Moon 8:  “Venus is a Star Who Gets What She Wants”


Moon #8 Painting: "Venus" by Larissa Tokmakova
Moon #8 Painting: “Venus” by Larissa Tokmakova

“It wasn’t a fixable problem.  Some of the problems cannot be fixed.”

We return to the Ikea in Red Bank in the eighth episode of Mike Daisey’s All the Faces of the Moon, where Daisey and his gender-morphing friend Jack are attending a service of the First Church of Christ Ikea Redeemer.

As Daisey relishes in his own blissful  introduction Ikea – the modern European designs, the affordable prices, and of course the meatballs – you begin to understand how a religion could take root in such a place.  The whimsically named First Church of Christ Ikea Redeemer meets in Ikeas showrooms across the county, where its congregants bask in the glory of industrial design but as a rule never actually purchase anything.    It’s the transformative aesthetic experience they are after.  Through industrial design, the devout believe, humans can re-envision the essence of nature.  “Design is the language that we have created to express what we see in the beauty of God,” says Reverend Billy in the service that Daisey attends.

Daisey has been preaching the gospel of design throughout this piece (and even in previous monologues), so it is fitting to find it enshrined by its own orthodoxy within this intricate mythology he is constructing.   It also makes for a nice reminder that we have in a way crossed the point of no return in the narrative – Daisey has led us into his world of magic, gods, and ridiculous religions, and there is no turning back now.

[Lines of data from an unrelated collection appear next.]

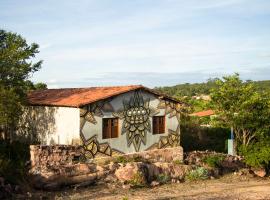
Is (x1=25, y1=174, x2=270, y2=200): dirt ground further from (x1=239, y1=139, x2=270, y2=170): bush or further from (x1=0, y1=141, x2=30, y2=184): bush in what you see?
(x1=239, y1=139, x2=270, y2=170): bush

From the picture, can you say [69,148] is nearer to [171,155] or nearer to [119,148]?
[119,148]

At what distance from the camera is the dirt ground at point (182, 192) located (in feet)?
64.6

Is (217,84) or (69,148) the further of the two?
(217,84)

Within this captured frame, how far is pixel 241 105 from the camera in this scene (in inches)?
1093

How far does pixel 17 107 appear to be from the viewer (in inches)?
875

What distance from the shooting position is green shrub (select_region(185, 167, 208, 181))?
81.5ft

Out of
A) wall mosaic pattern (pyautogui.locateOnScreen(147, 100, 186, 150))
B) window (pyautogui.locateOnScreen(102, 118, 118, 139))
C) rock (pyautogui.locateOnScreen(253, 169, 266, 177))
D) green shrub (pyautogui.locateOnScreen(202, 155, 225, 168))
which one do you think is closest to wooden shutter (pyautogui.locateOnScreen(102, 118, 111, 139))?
window (pyautogui.locateOnScreen(102, 118, 118, 139))

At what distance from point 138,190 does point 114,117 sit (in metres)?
5.37

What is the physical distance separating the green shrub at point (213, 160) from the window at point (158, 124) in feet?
11.7

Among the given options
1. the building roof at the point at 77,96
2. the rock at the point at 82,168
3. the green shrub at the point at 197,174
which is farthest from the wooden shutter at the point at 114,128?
the green shrub at the point at 197,174

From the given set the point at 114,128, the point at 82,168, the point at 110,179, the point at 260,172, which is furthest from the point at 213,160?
the point at 82,168

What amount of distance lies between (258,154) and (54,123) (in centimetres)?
1371

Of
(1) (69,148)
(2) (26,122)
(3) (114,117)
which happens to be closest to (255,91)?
(3) (114,117)

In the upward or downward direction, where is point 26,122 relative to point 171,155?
upward
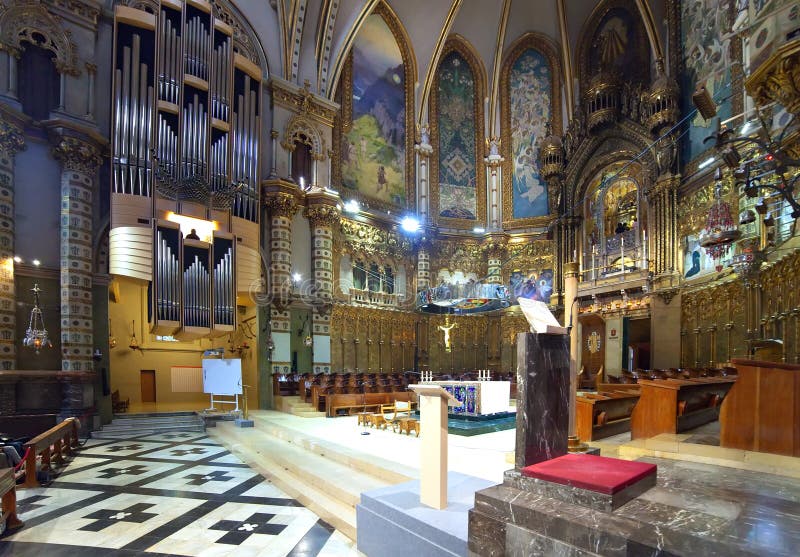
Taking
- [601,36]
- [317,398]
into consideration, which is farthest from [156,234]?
[601,36]

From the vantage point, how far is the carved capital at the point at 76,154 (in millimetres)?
10844

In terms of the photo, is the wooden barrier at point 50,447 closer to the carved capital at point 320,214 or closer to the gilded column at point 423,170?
the carved capital at point 320,214

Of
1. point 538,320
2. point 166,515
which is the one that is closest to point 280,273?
point 166,515

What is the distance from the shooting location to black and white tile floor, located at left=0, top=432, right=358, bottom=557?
14.3ft

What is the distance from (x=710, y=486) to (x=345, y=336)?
13503 millimetres

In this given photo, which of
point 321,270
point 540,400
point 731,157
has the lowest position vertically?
point 540,400

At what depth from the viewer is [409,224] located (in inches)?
744

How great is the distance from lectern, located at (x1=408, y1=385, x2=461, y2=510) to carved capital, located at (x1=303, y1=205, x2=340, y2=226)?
1227 cm

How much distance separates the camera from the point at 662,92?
50.0 ft

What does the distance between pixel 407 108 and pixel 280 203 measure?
860cm

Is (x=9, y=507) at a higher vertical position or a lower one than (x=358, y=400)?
higher

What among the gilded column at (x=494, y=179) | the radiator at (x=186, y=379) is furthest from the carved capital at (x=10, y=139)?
the gilded column at (x=494, y=179)

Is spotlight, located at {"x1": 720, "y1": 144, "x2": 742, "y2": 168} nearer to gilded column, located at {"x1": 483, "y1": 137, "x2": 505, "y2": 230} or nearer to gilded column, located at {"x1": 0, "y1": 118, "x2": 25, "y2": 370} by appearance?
gilded column, located at {"x1": 0, "y1": 118, "x2": 25, "y2": 370}

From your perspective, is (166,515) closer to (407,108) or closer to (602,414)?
(602,414)
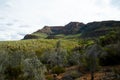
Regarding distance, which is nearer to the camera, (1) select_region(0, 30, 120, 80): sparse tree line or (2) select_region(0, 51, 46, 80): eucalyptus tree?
(2) select_region(0, 51, 46, 80): eucalyptus tree

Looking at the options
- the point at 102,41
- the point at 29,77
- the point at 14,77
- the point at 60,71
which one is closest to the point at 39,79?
the point at 29,77

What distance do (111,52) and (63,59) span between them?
120 ft

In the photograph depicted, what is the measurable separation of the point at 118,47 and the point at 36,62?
23.5 meters

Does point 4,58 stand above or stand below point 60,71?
above

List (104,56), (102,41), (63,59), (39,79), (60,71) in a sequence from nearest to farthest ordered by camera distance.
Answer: (39,79)
(104,56)
(60,71)
(102,41)
(63,59)

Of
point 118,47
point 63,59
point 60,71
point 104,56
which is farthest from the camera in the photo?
point 63,59

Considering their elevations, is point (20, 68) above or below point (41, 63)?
below

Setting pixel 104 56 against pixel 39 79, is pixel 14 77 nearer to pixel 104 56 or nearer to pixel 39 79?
pixel 39 79

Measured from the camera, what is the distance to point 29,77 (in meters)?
59.2

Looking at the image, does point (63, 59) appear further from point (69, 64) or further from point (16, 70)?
point (16, 70)

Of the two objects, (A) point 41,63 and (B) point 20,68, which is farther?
(B) point 20,68

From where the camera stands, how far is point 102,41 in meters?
99.9

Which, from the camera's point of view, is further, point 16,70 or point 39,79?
point 16,70

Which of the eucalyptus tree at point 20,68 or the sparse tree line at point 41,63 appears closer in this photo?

After the service, Daisey catches up with his childhood friend Gibbs, who introduced Daisey to the world of magic and has since become a deacon in the Ikea Redeemer church.  Gibbs agrees that the mark that Daisey received from the specter of Death is bad news and he agrees to talk to some people about it.  The tenor of their interaction hints at a larger connection between them,  like the occult experiences they shared have made them blood brothers.

It’s as though the magic, if it can even be called that, divides the world into two populations:  those who practice it and the normal people, the ones Gibbs derisively refers to as “muggles.” Daisey loathes that word and the hipster occultists who use it – mostly because, as Gibbs points out, Daisey lives amongst the muggles.  “You’re like a mugglefucker,” Gibbs says.  Daisey’s rough-hewn high school friend lives “off the grid,” you see: no Facebook, no Twitter.  And it’s to his chagrin that Daisey has made the choice to interact with normal people, take part in social media, and live his normal life of monologing and meatballs.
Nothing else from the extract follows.